**SUPPLIED MATERIAL**
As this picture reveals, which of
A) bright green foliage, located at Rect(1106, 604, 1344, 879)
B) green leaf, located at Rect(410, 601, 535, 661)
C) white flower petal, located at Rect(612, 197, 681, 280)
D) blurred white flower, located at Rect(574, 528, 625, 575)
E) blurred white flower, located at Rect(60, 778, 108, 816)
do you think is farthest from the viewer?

**EXERCISE OBJECTIVE**
Please copy the records above line for line, without changing any character.

**SOLUTION FOR THIS PROBLEM**
As this picture reveals, which of
A) bright green foliage, located at Rect(1106, 604, 1344, 879)
B) green leaf, located at Rect(410, 601, 535, 661)
C) white flower petal, located at Rect(612, 197, 681, 280)
D) blurred white flower, located at Rect(574, 528, 625, 575)
E) blurred white flower, located at Rect(60, 778, 108, 816)
do you think is farthest from the viewer?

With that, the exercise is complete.